Read-only audit of every Dockerfile, docker-compose file, locally-built image, and CI workflow across smartem-decisions, smartem-devtools, and smartem-frontend, looking for credentials baked into image layers. No rebuilds, no pushes, no rotations. Current Dockerfiles produce clean images; one leak exists in an already-published GHCR image from June 2025, and a handful of hardening warnings apply across the three repos.

This issue is filed in smartem-devtools because that's where workspace-wide concerns live. The actual leak is in ghcr.io/diamondlightsource/smartem-decisions:latest, so remediation work will land in smartem-decisions.

Full report (local, in workspace scratch, not in any repo): tmp/docker-audit/docs/security/docker-audit-2026-05-14.md. Audit scratch (extracted rootfs, raw .env from the leaked image) is at tmp/docker-audit/rootfs-*/ and tmp/docker-audit/leaked.env* — should be deleted once this issue is triaged.

Scope

  • Dockerfiles reviewed: smartem-decisions/Dockerfile, smartem-decisions/Dockerfile.dev, smartem-frontend/Dockerfile
  • docker-compose reviewed: smartem-devtools/keycloak-mock/docker-compose.yml
  • Images scanned: ghcr.io/diamondlightsource/smartem-decisions:latest, smartem-decisions:latest (local, 6 mo), smartem-decisions:keycloak-local (local, current)
  • CI workflows reviewed: 9 across the three repos.

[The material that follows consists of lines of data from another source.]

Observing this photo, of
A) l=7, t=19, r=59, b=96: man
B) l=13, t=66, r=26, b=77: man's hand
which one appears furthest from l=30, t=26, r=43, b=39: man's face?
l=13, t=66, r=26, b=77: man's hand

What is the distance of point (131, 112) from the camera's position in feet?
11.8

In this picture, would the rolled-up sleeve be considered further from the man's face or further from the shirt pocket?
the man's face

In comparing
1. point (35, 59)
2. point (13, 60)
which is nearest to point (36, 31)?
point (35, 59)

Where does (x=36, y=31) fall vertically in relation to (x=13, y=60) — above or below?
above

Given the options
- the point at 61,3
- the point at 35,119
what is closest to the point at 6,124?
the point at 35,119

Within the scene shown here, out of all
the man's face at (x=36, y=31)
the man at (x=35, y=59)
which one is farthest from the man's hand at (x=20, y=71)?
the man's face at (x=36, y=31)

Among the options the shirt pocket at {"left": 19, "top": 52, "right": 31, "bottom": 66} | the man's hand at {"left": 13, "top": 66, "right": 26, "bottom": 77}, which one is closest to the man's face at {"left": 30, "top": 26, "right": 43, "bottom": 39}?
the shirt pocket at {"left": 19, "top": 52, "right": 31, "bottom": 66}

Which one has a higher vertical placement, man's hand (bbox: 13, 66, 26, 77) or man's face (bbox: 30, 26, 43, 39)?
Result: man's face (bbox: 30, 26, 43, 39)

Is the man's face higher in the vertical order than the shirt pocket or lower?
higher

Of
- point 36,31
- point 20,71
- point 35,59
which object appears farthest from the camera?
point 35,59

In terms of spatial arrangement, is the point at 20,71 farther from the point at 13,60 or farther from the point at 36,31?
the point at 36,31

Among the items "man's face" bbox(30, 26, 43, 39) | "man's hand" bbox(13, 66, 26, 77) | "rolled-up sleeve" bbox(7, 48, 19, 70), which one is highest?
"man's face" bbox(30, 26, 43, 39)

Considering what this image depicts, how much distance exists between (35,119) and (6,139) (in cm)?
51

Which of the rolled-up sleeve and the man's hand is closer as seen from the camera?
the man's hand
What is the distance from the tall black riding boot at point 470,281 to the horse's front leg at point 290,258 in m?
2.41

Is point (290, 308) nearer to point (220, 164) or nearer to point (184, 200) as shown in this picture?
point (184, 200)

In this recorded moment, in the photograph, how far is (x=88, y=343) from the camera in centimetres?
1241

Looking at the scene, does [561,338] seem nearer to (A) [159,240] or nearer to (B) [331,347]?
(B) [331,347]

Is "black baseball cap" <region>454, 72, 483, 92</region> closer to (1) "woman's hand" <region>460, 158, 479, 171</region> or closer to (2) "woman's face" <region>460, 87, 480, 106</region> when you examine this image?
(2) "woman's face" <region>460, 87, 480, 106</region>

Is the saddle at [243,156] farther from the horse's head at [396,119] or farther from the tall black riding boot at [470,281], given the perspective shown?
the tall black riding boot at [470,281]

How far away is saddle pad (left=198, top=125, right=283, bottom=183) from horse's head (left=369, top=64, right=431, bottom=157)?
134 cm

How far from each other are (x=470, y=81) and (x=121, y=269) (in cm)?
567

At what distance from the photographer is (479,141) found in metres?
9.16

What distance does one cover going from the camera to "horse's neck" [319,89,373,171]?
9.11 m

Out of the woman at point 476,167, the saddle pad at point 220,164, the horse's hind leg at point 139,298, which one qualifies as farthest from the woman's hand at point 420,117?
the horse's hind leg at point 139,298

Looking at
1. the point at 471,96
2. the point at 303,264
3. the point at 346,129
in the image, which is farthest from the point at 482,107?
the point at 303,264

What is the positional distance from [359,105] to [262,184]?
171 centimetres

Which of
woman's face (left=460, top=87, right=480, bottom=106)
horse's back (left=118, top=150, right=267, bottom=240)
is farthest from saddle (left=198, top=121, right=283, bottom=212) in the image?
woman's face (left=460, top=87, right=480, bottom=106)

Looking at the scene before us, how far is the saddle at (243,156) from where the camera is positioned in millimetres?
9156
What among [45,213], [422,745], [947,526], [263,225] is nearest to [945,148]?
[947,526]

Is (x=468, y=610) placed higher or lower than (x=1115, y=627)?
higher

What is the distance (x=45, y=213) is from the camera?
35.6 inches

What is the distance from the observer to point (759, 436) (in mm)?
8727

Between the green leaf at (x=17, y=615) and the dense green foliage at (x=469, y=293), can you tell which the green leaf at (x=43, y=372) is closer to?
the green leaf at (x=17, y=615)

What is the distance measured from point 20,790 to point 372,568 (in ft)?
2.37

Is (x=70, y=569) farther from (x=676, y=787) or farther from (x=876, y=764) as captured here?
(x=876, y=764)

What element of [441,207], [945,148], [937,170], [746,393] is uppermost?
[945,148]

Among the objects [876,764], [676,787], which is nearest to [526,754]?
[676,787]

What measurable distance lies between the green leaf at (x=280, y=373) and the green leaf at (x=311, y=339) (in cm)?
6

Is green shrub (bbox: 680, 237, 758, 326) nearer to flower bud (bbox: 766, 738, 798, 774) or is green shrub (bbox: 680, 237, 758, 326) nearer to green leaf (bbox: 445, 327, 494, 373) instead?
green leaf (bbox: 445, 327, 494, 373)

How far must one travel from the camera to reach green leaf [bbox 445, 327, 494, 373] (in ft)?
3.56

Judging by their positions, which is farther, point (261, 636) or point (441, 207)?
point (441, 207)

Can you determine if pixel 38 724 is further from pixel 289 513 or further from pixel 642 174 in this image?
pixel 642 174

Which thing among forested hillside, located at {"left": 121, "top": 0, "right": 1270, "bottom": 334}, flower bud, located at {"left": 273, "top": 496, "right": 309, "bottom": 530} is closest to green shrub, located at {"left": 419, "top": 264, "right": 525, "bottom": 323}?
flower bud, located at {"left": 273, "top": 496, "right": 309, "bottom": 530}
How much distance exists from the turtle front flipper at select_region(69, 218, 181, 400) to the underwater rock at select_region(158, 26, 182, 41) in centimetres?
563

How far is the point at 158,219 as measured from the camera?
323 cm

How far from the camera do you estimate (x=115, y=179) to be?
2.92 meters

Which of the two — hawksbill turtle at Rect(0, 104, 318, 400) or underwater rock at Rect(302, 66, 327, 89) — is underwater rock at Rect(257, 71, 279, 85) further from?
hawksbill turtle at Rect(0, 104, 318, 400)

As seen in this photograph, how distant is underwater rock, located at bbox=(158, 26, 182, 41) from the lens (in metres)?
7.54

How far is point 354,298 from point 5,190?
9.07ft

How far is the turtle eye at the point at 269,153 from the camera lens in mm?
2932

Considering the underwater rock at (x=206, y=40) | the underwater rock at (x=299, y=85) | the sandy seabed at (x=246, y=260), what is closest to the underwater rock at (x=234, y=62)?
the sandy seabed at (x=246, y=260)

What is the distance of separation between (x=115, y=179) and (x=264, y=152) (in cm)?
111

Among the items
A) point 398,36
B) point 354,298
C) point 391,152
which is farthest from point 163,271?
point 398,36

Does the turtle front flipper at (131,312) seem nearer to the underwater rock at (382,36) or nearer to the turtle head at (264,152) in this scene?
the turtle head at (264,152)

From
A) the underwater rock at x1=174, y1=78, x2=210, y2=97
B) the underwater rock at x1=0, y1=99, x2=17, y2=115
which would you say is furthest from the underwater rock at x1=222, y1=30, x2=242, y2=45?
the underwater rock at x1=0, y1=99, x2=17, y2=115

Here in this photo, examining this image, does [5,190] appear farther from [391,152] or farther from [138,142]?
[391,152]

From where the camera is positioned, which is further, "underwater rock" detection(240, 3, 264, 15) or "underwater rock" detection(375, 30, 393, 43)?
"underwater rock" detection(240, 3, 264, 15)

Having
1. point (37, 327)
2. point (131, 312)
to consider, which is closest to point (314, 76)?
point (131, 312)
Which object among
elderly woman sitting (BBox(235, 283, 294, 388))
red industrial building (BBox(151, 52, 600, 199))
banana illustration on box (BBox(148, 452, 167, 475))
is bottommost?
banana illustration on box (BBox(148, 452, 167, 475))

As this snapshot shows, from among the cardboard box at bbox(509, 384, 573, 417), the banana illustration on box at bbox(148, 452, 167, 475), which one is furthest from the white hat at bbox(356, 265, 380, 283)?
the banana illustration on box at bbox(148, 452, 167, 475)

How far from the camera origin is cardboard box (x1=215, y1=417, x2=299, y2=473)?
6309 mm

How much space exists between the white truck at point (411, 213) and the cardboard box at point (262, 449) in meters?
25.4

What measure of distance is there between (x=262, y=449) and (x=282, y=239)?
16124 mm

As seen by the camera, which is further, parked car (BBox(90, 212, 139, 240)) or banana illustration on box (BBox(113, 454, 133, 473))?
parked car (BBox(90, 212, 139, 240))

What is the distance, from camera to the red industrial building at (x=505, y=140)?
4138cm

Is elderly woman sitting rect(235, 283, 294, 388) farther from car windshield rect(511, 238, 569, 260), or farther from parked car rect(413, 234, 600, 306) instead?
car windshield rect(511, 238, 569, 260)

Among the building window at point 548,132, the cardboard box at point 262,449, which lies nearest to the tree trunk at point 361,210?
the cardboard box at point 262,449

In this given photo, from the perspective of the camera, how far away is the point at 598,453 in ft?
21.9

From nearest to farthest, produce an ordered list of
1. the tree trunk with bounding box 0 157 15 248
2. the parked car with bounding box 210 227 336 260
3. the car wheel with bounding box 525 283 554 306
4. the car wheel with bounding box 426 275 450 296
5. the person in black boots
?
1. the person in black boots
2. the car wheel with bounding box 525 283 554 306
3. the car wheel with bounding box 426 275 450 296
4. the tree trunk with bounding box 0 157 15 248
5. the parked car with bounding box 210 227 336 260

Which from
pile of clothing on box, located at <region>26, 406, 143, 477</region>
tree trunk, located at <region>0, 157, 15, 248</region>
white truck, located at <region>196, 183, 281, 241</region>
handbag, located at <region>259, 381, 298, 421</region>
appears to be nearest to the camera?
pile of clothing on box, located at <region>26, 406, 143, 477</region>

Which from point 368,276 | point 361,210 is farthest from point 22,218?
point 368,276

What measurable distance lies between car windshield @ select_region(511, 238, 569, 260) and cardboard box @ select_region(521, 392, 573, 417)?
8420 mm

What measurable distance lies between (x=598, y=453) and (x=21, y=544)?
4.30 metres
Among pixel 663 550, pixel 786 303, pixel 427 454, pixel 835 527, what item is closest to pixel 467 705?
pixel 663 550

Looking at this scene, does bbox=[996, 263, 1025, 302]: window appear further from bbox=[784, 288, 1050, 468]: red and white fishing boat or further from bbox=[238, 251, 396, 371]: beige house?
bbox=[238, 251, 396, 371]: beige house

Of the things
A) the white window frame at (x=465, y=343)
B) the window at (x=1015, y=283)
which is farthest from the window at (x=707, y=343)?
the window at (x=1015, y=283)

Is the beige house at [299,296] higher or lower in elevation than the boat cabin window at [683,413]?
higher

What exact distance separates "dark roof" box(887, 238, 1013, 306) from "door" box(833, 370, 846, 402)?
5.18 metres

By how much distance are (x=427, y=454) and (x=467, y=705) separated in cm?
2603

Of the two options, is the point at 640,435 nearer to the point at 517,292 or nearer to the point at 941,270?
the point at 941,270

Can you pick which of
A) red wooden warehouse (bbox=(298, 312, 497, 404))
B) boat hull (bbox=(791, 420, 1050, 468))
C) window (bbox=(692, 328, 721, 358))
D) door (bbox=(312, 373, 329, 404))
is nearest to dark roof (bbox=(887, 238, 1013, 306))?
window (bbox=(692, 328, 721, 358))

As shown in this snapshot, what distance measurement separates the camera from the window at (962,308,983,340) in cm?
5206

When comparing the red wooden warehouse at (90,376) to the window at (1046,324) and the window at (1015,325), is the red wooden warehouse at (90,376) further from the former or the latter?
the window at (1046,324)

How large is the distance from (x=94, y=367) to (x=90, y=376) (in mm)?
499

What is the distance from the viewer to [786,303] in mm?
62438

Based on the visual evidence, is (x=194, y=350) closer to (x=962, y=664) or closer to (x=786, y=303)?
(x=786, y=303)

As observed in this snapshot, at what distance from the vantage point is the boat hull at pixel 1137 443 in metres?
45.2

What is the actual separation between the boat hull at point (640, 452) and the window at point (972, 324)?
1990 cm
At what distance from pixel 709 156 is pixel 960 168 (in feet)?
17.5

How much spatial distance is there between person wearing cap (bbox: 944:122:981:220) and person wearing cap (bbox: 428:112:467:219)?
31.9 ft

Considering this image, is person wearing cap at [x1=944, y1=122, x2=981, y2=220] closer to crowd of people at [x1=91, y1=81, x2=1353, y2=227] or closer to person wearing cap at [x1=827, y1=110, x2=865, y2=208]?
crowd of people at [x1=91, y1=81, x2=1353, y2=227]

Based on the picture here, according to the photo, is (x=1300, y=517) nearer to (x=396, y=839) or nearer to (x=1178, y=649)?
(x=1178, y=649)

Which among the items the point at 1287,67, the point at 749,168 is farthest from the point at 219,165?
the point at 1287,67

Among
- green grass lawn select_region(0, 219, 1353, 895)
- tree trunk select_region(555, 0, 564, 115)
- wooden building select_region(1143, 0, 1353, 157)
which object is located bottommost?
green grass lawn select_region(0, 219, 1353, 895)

Only smartem-decisions/.github/workflows/release-smartem-decisions.yml builds and publishes a container image.
  • smartem-devtools has no Dockerfile; smartem-frontend has a Dockerfile but no CI builds it.

Methodology

  1. Static review of each Dockerfile against the checklist in the original audit brief (COPY hygiene, ARG-as-secret, USER directive, multi-stage hygiene, .dockerignore coverage).
  2. docker history --no-trunc and docker inspect for each local image; checked Env, Labels, Cmd, Entrypoint, User, and every layer's CreatedBy.
  3. Filesystem layer scan via docker create + docker export (per-image rootfs) + gitleaks detect --no-git. trufflehog 3.94.3 was unusable for this — its docker --image subcommand insists on registry-pulling rather than using the local daemon, and the GHCR repo is private.
  4. CI grep for build-arg, BUILD_ARG, NPM_TOKEN, GH_TOKEN, GITHUB_TOKEN, AWS_*, DOCKER_PASSWORD, REGISTRY_PASSWORD.
  5. For the one leak found: registry-visibility check (curl -sI ghcr.io/v2/.../manifests/latest), provenance check via git show <rev>:.env.example, hash-preimage check.

Findings

Critical (contingent on one DLS judgement call)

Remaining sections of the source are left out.